PROVIDED DATA>
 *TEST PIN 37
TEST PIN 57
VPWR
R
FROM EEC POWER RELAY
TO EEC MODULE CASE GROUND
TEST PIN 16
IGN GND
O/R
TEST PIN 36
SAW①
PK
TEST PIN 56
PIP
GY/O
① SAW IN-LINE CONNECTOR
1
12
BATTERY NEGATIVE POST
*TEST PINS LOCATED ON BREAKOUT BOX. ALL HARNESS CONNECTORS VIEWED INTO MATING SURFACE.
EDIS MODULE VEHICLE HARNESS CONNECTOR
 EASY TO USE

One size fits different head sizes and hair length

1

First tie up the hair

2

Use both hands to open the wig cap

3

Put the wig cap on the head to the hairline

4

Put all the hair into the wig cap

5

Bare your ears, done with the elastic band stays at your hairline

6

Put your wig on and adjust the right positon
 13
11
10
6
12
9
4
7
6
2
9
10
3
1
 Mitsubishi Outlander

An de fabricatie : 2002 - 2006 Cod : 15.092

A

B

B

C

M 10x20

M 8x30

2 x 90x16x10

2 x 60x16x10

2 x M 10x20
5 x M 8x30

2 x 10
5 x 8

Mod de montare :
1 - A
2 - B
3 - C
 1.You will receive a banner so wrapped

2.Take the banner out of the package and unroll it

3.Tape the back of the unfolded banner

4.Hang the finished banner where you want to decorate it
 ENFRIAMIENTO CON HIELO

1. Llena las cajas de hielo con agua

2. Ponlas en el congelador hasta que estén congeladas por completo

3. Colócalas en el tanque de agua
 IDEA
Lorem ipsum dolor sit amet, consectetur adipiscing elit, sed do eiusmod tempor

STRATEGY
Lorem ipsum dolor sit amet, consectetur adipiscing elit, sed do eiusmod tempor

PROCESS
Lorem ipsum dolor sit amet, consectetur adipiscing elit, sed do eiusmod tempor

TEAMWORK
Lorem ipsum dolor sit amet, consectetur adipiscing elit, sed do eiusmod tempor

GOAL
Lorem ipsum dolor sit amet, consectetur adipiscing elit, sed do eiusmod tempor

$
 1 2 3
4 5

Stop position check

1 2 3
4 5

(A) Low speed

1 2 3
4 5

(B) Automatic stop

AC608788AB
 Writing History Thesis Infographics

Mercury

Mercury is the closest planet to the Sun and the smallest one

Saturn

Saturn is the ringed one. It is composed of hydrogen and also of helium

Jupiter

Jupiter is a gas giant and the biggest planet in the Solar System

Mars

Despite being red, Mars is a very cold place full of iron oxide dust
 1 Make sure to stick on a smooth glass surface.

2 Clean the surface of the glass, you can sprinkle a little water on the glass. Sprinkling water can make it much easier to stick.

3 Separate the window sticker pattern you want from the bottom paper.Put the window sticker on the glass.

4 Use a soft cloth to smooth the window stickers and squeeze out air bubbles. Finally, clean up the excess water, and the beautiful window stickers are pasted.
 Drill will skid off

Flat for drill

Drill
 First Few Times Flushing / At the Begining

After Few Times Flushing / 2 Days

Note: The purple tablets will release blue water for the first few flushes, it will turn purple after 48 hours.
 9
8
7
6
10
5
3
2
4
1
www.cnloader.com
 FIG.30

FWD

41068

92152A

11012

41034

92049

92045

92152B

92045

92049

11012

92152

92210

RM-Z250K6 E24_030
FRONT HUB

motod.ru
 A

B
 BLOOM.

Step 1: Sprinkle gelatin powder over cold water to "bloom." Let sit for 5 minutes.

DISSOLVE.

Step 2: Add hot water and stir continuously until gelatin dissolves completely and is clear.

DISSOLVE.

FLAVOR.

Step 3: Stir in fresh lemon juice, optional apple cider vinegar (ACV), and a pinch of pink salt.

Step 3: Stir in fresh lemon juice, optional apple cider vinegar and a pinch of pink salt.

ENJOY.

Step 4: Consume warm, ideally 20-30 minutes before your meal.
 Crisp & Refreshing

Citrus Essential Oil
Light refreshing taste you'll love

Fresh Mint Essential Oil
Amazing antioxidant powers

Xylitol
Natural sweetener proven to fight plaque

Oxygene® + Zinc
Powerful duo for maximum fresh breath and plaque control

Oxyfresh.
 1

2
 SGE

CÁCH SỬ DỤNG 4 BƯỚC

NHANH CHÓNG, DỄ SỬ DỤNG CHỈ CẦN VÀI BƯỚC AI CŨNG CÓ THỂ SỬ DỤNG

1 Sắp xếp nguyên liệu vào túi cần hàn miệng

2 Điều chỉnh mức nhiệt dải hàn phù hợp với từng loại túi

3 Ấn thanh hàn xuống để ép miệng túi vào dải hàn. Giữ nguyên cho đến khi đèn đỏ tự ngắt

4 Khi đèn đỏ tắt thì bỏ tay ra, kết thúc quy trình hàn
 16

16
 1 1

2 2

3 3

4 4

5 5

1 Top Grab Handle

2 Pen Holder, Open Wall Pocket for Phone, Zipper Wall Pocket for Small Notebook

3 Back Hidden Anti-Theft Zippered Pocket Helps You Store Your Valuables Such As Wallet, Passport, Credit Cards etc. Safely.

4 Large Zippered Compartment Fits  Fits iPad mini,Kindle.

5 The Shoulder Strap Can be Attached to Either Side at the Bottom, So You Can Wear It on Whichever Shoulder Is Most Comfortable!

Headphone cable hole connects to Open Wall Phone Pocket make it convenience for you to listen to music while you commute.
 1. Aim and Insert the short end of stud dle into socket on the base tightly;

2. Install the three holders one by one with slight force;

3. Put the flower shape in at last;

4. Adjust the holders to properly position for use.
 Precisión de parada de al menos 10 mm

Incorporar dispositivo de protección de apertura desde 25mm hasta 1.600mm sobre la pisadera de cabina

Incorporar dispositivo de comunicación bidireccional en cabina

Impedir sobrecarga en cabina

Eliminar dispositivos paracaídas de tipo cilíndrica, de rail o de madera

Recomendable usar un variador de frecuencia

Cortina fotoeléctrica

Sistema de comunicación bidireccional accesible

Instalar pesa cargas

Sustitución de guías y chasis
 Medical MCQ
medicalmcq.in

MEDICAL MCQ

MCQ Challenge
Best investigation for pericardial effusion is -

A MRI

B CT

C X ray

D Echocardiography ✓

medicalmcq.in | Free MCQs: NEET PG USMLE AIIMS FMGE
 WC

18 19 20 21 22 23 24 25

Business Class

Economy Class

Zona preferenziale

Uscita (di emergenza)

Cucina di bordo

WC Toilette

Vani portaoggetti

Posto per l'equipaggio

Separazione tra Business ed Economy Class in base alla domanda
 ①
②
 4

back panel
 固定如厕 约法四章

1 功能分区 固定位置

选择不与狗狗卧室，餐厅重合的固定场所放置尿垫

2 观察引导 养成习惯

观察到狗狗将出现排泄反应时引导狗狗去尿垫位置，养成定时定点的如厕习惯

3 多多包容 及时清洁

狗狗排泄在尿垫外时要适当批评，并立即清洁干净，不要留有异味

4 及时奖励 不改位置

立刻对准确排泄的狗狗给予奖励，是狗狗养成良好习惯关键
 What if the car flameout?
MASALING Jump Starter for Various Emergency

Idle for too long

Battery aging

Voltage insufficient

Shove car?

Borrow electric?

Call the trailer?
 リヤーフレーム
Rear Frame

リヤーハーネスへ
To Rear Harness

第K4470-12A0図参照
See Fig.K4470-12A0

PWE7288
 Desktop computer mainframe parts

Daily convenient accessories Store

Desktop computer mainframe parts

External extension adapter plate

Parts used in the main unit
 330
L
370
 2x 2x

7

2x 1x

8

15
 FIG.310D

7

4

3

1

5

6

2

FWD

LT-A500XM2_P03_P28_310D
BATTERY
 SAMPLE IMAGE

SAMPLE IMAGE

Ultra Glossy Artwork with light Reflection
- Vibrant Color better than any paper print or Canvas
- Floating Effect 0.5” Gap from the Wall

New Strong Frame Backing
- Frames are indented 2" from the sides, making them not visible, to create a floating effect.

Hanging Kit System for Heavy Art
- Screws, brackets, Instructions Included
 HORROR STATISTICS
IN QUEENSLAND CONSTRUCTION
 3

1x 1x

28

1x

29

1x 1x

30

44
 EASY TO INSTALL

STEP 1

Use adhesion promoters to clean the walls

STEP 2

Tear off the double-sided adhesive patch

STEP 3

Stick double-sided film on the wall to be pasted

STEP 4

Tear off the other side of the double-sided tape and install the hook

WHAT YOU SHOULD DO>
Reproduce the entries above exactly, but only the lines between the line holding "Fresh Mint Essential Oil" and the line holding "Incorporar dispositivo de comunicación", inclusive.

WRITTEN ANSWER>
Fresh Mint Essential Oil
Amazing antioxidant powers

Xylitol
Natural sweetener proven to fight plaque

Oxygene® + Zinc
Powerful duo for maximum fresh breath and plaque control

Oxyfresh.
 1

2
 SGE

CÁCH SỬ DỤNG 4 BƯỚC

NHANH CHÓNG, DỄ SỬ DỤNG CHỈ CẦN VÀI BƯỚC AI CŨNG CÓ THỂ SỬ DỤNG

1 Sắp xếp nguyên liệu vào túi cần hàn miệng

2 Điều chỉnh mức nhiệt dải hàn phù hợp với từng loại túi

3 Ấn thanh hàn xuống để ép miệng túi vào dải hàn. Giữ nguyên cho đến khi đèn đỏ tự ngắt

4 Khi đèn đỏ tắt thì bỏ tay ra, kết thúc quy trình hàn
 16

16
 1 1

2 2

3 3

4 4

5 5

1 Top Grab Handle

2 Pen Holder, Open Wall Pocket for Phone, Zipper Wall Pocket for Small Notebook

3 Back Hidden Anti-Theft Zippered Pocket Helps You Store Your Valuables Such As Wallet, Passport, Credit Cards etc. Safely.

4 Large Zippered Compartment Fits  Fits iPad mini,Kindle.

5 The Shoulder Strap Can be Attached to Either Side at the Bottom, So You Can Wear It on Whichever Shoulder Is Most Comfortable!

Headphone cable hole connects to Open Wall Phone Pocket make it convenience for you to listen to music while you commute.
 1. Aim and Insert the short end of stud dle into socket on the base tightly;

2. Install the three holders one by one with slight force;

3. Put the flower shape in at last;

4. Adjust the holders to properly position for use.
 Precisión de parada de al menos 10 mm

Incorporar dispositivo de protección de apertura desde 25mm hasta 1.600mm sobre la pisadera de cabina

Incorporar dispositivo de comunicación bidireccional en cabina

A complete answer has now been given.